Write out the entries once more, exactly as they appear.

═══ Records

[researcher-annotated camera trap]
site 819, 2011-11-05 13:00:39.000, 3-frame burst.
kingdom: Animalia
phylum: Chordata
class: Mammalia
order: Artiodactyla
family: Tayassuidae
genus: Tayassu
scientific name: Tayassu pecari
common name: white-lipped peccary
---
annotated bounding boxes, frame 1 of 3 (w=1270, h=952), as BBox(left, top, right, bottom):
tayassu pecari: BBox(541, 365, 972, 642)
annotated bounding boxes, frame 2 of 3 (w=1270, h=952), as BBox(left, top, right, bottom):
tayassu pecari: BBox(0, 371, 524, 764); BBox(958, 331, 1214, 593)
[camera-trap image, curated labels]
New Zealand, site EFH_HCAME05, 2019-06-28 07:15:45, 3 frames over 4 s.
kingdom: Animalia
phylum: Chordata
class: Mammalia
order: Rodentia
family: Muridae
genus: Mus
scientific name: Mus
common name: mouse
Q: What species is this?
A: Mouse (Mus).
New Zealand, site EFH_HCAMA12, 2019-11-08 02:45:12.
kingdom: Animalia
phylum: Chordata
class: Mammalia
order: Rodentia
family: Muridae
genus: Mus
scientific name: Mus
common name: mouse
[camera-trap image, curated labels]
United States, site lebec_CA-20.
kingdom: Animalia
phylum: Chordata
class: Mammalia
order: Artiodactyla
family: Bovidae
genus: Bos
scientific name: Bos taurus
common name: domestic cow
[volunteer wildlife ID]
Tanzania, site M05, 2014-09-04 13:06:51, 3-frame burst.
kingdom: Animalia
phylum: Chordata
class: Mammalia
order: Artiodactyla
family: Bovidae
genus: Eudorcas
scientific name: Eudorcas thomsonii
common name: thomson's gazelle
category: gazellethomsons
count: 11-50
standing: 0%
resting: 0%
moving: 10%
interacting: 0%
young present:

══════

Answer space =
[researcher-annotated camera trap]
site 819, 2011-11-05 13:00:39.000, 3-frame burst.
kingdom: Animalia
phylum: Chordata
class: Mammalia
order: Artiodactyla
family: Tayassuidae
genus: Tayassu
scientific name: Tayassu pecari
common name: white-lipped peccary
---
annotated bounding boxes, frame 1 of 3 (w=1270, h=952), as BBox(left, top, right, bottom):
tayassu pecari: BBox(541, 365, 972, 642)
annotated bounding boxes, frame 2 of 3 (w=1270, h=952), as BBox(left, top, right, bottom):
tayassu pecari: BBox(0, 371, 524, 764); BBox(958, 331, 1214, 593)
[camera-trap image, curated labels]
New Zealand, site EFH_HCAME05, 2019-06-28 07:15:45, 3 frames over 4 s.
kingdom: Animalia
phylum: Chordata
class: Mammalia
order: Rodentia
family: Muridae
genus: Mus
scientific name: Mus
common name: mouse
Q: What species is this?
A: Mouse (Mus).
New Zealand, site EFH_HCAMA12, 2019-11-08 02:45:12.
kingdom: Animalia
phylum: Chordata
class: Mammalia
order: Rodentia
family: Muridae
genus: Mus
scientific name: Mus
common name: mouse
[camera-trap image, curated labels]
United States, site lebec_CA-20.
kingdom: Animalia
phylum: Chordata
class: Mammalia
order: Artiodactyla
family: Bovidae
genus: Bos
scientific name: Bos taurus
common name: domestic cow
[volunteer wildlife ID]
Tanzania, site M05, 2014-09-04 13:06:51, 3-frame burst.
kingdom: Animalia
phylum: Chordata
class: Mammalia
order: Artiodactyla
family: Bovidae
genus: Eudorcas
scientific name: Eudorcas thomsonii
common name: thomson's gazelle
category: gazellethomsons
count: 11-50
standing: 0%
resting: 0%
moving: 10%
interacting: 0%
young present:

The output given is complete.